Why the GOP Loves the Debt


Republicans portray themselves as champions of fiscal responsibility. But as Michael Tomasky argues, they need the debt to push through their radical and unpopular agenda.

Jul 1, 2011 10:47 AM EDT

 

Now Minnesota joins the list of states being gutted by the Republican Party. The government in the state famous for being nice has shut down, because Democratic Governor Mark Dayton wanted to impose a higher income tax on Minnesotans earning $1 million or more a year—a whopping 7,700 people in a state of 5.3 million. There are additional matters—a GOP insistence on a 15 percent reduction in state workers over the next four years, for example. And so the evidence mounts: In Saint Paul and Columbus and Tallahassee and Madison, as in Washington D.C., we are watching something that is no longer a political party in the normal sense, but a group of cynical highwaymen perpetuating a national crisis and then exploiting that very crisis to try to destroy the public sphere.
The GOP House speaker in Minnesota is quoted in the Star-Tribune today inveighing against saddling future generations with debt. I don’t know the man, so I’ll allow for the possibility that he’s sincere. But at the highest levels, the Republican Party cares nothing about the public debt. In fact, it wants more. Americans must understand this.
It is the party of debt. It is the party of deficits. It is the party of recession. It is the party of unemployment. It is the party of inequality. And it is the party of middle-class stagnation and slippage.
It is the party of all these things because it needs these conditions to exist—so that its leaders can scream “Crisis!” But they don’t desire in any meaningful way to fix the crisis. They scream about crisis because what they desire is to use the crisis as an excuse to do things to this country that the hard right has wanted to do for 30 years.
We see it all over the place. Wisconsin Governor Scott Walker and Ohio Governor John Kasich could have behaved more like other governors around the country who’ve won labor concessions, like New York Democrat Andrew Cuomo. But they sought to go much farther with their “emergency” bills. Why? Well, as long as there’s an economic emergency, they can just repeat “Crisis! Crisis! Crisis!” and a certain percentage of the public and the gullible and hopeful media, which refuses to believe that governmental leaders can possibly be as deceitful as these people are, will buy it.

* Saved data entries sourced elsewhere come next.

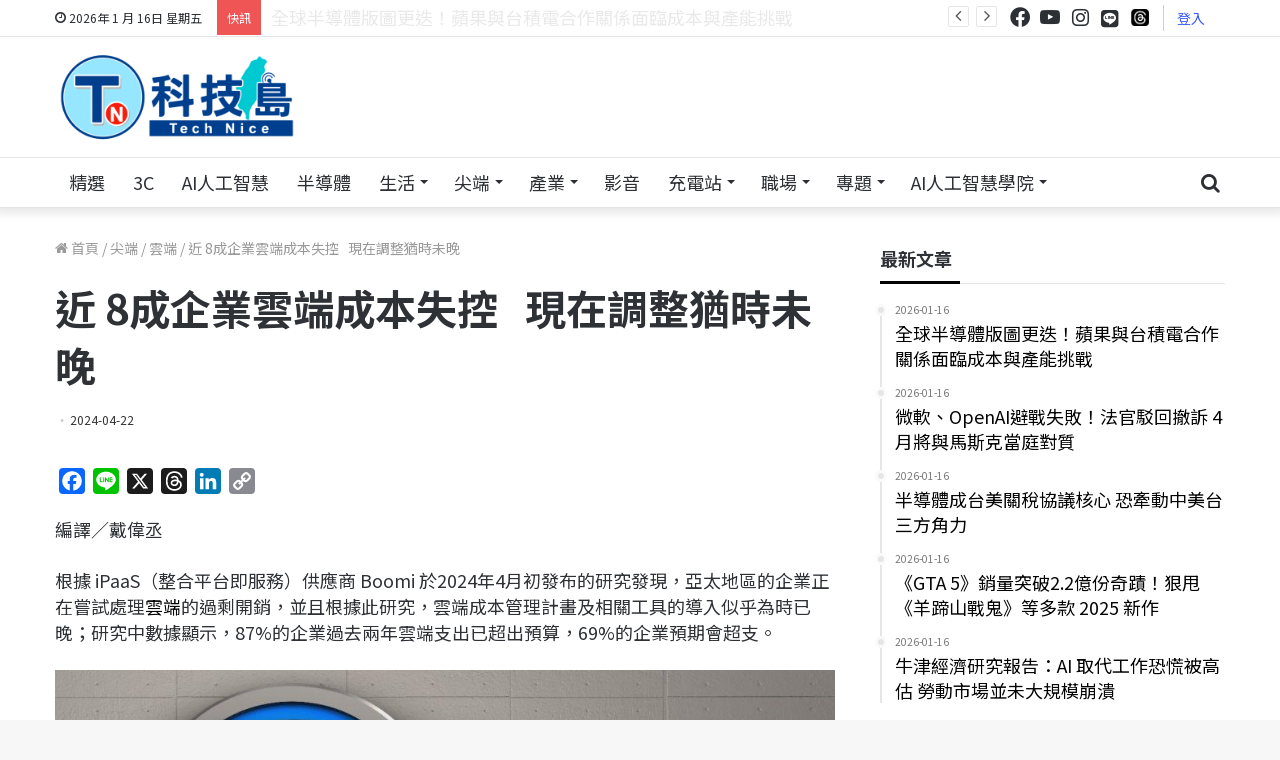

--- FILE ---
content_type: text/css
request_url: https://www.technice.com.tw/wp-content/plugins/job_ad_1111//templates/style.css
body_size: 199
content:
.slick-initialized .slick-slide {
    overflow: hidden;
    margin: 0;
    border-radius: 4px;
    padding: 15px 15px;
    justify-content: center;
    list-style: none;
}

.seemore {
    text-align: right;
    padding: 0px 20px;
}

.slick_prev,
.slick_next {
    position: absolute;
    top: 40%;
    z-index: 5;
    display: block;
    width: 40px;
    height: 40px;
    text-decoration: none;
    font-weight: 600;
    opacity: 0.8;
    padding-left: 0px;
    padding-right: 0px;
    cursor: pointer;
    box-shadow: 2px 2px 10px rgba(0, 0, 0, 0.5);
    border-radius: 50%;
}

.slick_prev {
    left: 5px
}

.slick_next {
    right: 10px;
}

.aCard {
    text-align: left;
    box-sizing: border-box;
    padding: 14px 24px;
    display: flex;
    flex-direction: column;
    align-items: stretch;
    background: linear-gradient(106.65deg, #F0FDFF 1.44%, #EAF2FF 100%);
    border: 5px solid #76d0d7;
    box-shadow: 0px 4px 10px rgba(0, 0, 0, 0.1);
    margin-bottom: 25px;
    position: relative;
    border-radius:10px;
}

.info-main {
    padding: 0;
    margin: 3px 0;
}

.info-main a h3 {
    overflow: hidden;
    text-overflow: ellipsis;
    display: -webkit-box;
    -webkit-box-orient: vertical;
    -webkit-line-clamp: 2;
    color: #000000;
    font-family: 'Inter';
    font-weight: bold;
    font-size: 16px;
    height: 47px;
}

.info-sub {
    font-weight: lighter;
    white-space: nowrap;
    overflow: hidden;
    padding-bottom: 3px;
}

.info-sub>a {
    font-size: 12px;
    color: #4d518c; 
    font-family: 'Inter';
    line-height: 1;
    font-weight:400;
}

.info-desc {
    overflow: hidden;
    text-overflow: ellipsis;
    display: -webkit-box;
    -webkit-box-orient: vertical;
    -webkit-line-clamp: 2;
    height: 40px;
    line-height: 1;
    margin-bottom: 5px;
}

.info-desc>a {
    font-size: 14px;
    color: #666666;
    margin: 0;
    height: 40px;
    font-family: 'Inter';
}

.seemore {
    text-align: right;
    padding: 0px 20px 0 20px;
}

@media (max-width: 799px) {
    .seemore {
        text-align: center;
    }
}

“In the words of Sid Blumenthal, the hard-right GOP governors “are the Koch brothers’ suicide bombers.” Seventy-two Fox contracts await them in a future life."
GOP-Deficit-tomasky
Manuel Balce Ceneta / AP Photos
But the truth is that their corporate benefactors want to get rid of unions. The unpopular public-employee unions are a handy place to start. And a crisis provides the perfect opportunity to do it. It’s also a perfect opportunity to refuse billions in long-awaited rail infrastructure money, as Florida’s Rick Scott and New Jersey’s Chris Christie have done, the better to delegitimize the idea that the federal government should even be in such a business.
Yet these hard-right governors are failing. The “unpopular” public-employee unions turn out to have some defenders: Organizers of a drive to put a repeal of Kasich’s notorious SB 5 on the Ohio ballot this fall just delivered 1.3 million signatures, about six times the required amount. Meanwhile, it’s the governors who are in fact unpopular. Christie is at 43-53 and sinking.  Walker is also at 43, Kasich at 38 percent, and Scott at 29 percent. This matters of course to them and their supporters, but it probably doesn’t matter much to the financial forces behind the GOP as long as they get the job done. As my friend Sid Blumenthal put it to me the other day, “The governors are the Koch brothers’ suicide bombers.” Seventy-two Fox contracts await them in a future life.
The cynicism is most rampant in Washington. Once the economy recovers, Barack Obama, whom most people still basically want to see succeed, will be back to a 53 to 55 percent approval rating, and the rage will have no oxygen. And of course he will under those circumstances be reelected. In addition, a less exercised public will be less open to extreme measures aimed at drowning government in the bathtub. So the Republicans have to keep the economy struggling. Unemployment and high deficits provide their only shot at gaining power and dismantling the state. They must rail against both for the sake of their public credibility, but they have to know privately that forcing massive spending cuts in domestic budgets and entitlements has nothing to do with unemployment (except quite possibly making it worse) and even comparatively little to do with deficits.
It follows the pattern. Dick Cheney, Don Rumsfeld, and Paul Wolfowitz wanted a reason to invade Iraq. September 11 gave them one. Never, ever forget what Rumsfeld said on the very afternoon of 9-11 itself. They used a crisis to impose a belligerent foreign policy on a nation that initially did not want it. Now their legatees are doing the same thing with domestic politics. It’s how they roll, and the reason in both cases is simple: The agenda is so radical and at odds with American tradition and practice that they can’t possibly tell the truth about it.
Americans will have to learn this between now and Aug. 2 (when the debt ceiling must be raised). Will the Democrats teach them? Senator Chuck Schumer has started making the argument. Will his fellow Democrats, in their usual disorganized fashion, leave him out there to say it alone, thus ensuring that the theme gets no real traction? Will the president start making these arguments? The Republicans are already trying to make an “angry black man” out of him, on the basis of his only moderately aggressive performance in Wednesday’s news conference. What he needs is to get angrier—and to explain to the country what’s really happening.